We wanted to work on a cool reinforcement learning project and get some practical experience with new Tensorflow Eager Execution environment that was released just recently.
What it does
It's an AI bot that was trained to interact with its environment using reinforcement learning from raw visual information (using only a CNN to read the information about the environment from the screen buffer). We mainly worked with "Take Cover" environment:
The purpose of this scenario is to teach agent to link incomming missles with his estimated lifespan. Agent should learn that being hit means health decrease and this in turn will lead to death which is undesirable. In effect agent should avoid missles.
REWARDS: +1 for each tic of life
How We built it
We started with trying to reproduce results of the following Jupyter Notebook. We then started testing different environments with different rules and reward functions.

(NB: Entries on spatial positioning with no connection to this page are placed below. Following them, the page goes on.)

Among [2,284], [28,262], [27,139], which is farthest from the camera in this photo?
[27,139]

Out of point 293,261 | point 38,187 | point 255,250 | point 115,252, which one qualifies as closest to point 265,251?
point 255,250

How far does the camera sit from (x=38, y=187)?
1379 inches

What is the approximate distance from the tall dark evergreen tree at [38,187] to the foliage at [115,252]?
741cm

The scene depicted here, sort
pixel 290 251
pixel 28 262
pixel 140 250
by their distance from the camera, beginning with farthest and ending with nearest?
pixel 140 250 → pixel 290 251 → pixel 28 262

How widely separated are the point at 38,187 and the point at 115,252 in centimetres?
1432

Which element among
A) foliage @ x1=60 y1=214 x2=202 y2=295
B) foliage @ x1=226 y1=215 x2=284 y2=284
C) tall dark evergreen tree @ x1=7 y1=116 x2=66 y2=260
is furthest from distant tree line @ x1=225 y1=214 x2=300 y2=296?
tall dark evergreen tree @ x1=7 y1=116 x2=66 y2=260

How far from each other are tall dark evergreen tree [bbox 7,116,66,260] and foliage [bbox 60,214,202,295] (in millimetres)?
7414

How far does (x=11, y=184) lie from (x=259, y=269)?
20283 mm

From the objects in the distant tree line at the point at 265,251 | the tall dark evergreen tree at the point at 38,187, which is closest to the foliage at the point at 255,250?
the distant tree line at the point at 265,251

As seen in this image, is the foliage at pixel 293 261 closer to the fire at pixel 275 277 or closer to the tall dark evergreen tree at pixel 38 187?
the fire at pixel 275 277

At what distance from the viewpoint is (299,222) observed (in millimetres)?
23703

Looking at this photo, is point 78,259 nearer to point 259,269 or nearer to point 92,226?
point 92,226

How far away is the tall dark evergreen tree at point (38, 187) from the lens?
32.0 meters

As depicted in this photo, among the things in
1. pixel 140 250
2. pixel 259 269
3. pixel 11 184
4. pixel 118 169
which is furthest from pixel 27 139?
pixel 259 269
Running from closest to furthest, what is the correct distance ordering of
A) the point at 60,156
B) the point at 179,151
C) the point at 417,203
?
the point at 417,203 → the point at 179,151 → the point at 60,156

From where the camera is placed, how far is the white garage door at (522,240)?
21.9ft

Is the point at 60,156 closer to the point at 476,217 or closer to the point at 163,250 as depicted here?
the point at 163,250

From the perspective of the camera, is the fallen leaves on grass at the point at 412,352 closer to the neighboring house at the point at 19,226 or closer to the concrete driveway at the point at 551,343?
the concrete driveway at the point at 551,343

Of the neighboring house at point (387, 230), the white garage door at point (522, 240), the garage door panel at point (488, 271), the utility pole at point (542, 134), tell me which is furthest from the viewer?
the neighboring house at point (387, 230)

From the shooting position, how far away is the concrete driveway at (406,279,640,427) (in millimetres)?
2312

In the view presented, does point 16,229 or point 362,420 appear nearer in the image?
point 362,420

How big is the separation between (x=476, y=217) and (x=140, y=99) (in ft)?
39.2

Finally, we re-wrote the deep learning model and training code using Eager Execution which made the code easier to understand and faster to run.
Challenges we ran into
There were quite a few challenges along the way:
We struggled for over 6 hours to set everything up before we could dive into the cool reinforcement learning stuff: we had to get a cloud instance with latest Tensorflow release, compatible CUDA drivers and a good GPU (RL is very compute intensive), build ViZDoom on it and come up with the best way to establish remote display with the server so that we can observe the training person.
Using Eager Execution was ambiguous at times since it is still a relatively new addition to Tensorflow,
ViZDoom and the actual Doom game (that we used for testing environments) are slightly different, so the agent would behave in a totally different way than what we expected.
What We learned
- Tensorflow Eager Execution
- The basics of reinforcement learning; deep Q-learning
- Action Code Script (Doom scripting language)